## Tarea propuesta a
Resume en forma de lista el párrafo del fragmento de texto que empieza por «En ocasiones, como en el caso de esta mujer», sin perder sus ideas principales.

Sin embargo, os confieso que nunca he sentido que Jesús se enfadase conmigo. He hecho muchas cosas mal, he cometido muchos pecados. Pero, incluso después de haber pecado, he sentido que Jesús me sonreía; era una sonrisa dolorida, mi pecado le había ofendido, pero había mucha ternura en su mirada. No sé lo que es la ira de Dios.

Con los hombres no sucede igual.

Vino Juan el Bautista, que ni come pan ni bebe vino, y decís: «Tiene un demonio»; vino el Hijo del hombre, que come y bebe, y decís: «Mirad qué hombre más comilón y borracho, amigo de publicanos y pecadores».

Hagas lo que hagas, siempre habrá quien te critique o se enfade contigo. Por eso decidí hace tiempo no buscar más sonrisa que la de Cristo.

(TOI24X)

Bienaventurados los que lloran

¿Qué te dice Dios cuando te ve llorar? Los amigos piadosos y bienintencionados te dicen: «Ten paciencia», «ofrécelo», «reza mucho»… No desprecio esos consejos. Son realmente buenos y aprovechables. Pero ¿qué te dice Dios?

No llores. Eso le dice Dios encarnado a la viuda que ha perdido a su hijo único. Es verdad que esas dos palabras sólo las puede decir Él. Porque de nada sirve que un amigo te diga «no llores». Pero si te lo dice Dios…

Si te lo dice Dios, esas dos palabras significan que a Él no le gusta verte llorar. Jamás le eches la culpa de tus sufrimientos, porque no fue Él quien te hizo sufrir. Dios es quien sacará bienes de tus lágrimas.

En ocasiones, como en el caso de esta mujer, eliminará el motivo del dolor, sanará la herida, y devolverá la vida a quien la perdió. Otras veces –las más–, Dios llorará contigo y enjugará tus lágrimas. Esto es lo mejor: no el que Cristo te libere de la contrariedad, sino que llore a tu lado, te consuele y convierta el dolor en Amor. Así se cumple la bienaventuranza: Bienaventurados los que lloran, porque ellos serán consolados (Mt 5, 5).

(TOI24M)

Los dolores de una madre

Una hora antes de escribir estas líneas he estado rezando, junto a una madre desconsolada, ante el cadáver de su pequeña hija que no tuvo tiempo ni de nacer. Apenas puedes hablar en momentos así. Sólo orar, callar y sufrir con ella. Porque es algo que no debería suceder. Una madre no debería tener que enterrar a su hija, somos los hijos quienes enterramos a los padres. Y si eso ya es doloroso, el entierro de una hija es terriblemente desgarrador. Aun así, le he dicho que realmente ha dado a luz a su pequeña. La ha dado a luz para el cielo, y desde allí ella cuidará de su madre.

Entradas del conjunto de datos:
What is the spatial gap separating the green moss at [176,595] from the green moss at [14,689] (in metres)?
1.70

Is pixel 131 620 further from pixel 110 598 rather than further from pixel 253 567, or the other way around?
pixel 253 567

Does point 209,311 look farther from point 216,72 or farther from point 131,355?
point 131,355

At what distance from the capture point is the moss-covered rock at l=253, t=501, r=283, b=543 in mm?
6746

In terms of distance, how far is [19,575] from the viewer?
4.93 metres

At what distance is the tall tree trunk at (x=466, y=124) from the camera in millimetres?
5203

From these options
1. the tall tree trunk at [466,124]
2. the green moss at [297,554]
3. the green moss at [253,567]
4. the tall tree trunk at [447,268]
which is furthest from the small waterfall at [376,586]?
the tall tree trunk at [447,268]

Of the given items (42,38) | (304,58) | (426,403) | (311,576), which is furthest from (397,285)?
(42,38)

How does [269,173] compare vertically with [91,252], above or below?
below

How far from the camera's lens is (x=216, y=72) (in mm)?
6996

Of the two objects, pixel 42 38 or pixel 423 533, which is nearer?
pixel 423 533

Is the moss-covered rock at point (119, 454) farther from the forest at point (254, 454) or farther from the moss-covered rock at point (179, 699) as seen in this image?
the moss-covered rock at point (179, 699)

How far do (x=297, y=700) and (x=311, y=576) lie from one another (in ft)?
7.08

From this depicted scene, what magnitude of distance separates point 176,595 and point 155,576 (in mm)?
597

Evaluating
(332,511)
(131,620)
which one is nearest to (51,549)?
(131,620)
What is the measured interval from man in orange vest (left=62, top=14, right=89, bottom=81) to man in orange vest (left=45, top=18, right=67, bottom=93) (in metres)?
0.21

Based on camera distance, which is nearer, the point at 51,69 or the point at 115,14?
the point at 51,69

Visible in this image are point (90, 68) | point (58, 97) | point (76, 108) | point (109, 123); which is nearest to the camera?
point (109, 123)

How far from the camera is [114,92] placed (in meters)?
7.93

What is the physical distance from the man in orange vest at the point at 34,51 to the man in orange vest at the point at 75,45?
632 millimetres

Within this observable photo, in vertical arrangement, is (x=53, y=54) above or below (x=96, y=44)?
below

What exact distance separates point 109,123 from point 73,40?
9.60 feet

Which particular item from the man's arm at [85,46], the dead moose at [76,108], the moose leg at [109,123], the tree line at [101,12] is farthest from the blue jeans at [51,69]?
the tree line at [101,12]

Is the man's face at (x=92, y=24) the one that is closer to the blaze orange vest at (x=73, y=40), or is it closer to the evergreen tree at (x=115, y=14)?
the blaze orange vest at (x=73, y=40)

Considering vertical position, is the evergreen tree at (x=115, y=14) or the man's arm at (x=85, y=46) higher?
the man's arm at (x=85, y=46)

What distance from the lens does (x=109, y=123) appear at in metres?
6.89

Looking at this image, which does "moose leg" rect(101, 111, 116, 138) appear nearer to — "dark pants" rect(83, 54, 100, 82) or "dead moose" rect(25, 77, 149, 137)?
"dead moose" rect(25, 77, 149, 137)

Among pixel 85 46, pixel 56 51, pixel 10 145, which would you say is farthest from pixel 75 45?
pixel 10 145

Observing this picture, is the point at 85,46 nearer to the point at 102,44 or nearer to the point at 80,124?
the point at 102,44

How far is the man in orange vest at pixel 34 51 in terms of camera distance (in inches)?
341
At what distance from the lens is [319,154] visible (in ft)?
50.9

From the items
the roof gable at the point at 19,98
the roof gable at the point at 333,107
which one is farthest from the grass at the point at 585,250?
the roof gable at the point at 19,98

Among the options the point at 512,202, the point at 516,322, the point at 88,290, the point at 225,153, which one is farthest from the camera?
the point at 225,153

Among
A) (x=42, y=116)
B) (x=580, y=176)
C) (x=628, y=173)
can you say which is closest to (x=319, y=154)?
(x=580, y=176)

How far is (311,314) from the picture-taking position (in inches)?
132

## Tarea propuesta b
Cita literalmente los registros, empezando por la línea que contiene «How far is the» y siguiendo hasta el final de los registros, con ambos extremos incluidos.

## Respuesta a
- A veces, como en el caso de esta mujer, Dios elimina el motivo del dolor, sana la herida y devuelve la vida a quien la perdió.
- La mayoría de las veces, Dios llora contigo y enjuga tus lágrimas.
- Lo mejor no es que Cristo te libere de la contrariedad, sino que llore a tu lado, te consuele y convierta el dolor en Amor.
- Así se cumple la bienaventuranza: «Bienaventurados los que lloran, porque ellos serán consolados» (Mt 5, 5).

## Respuesta b
How far is the man in orange vest at pixel 34 51 in terms of camera distance (in inches)?
341
At what distance from the lens is [319,154] visible (in ft)?
50.9

From the items
the roof gable at the point at 19,98
the roof gable at the point at 333,107
which one is farthest from the grass at the point at 585,250?
the roof gable at the point at 19,98

Among the options the point at 512,202, the point at 516,322, the point at 88,290, the point at 225,153, which one is farthest from the camera?
the point at 225,153

Among
A) (x=42, y=116)
B) (x=580, y=176)
C) (x=628, y=173)
can you say which is closest to (x=319, y=154)?
(x=580, y=176)

How far is (311,314) from the picture-taking position (in inches)?
132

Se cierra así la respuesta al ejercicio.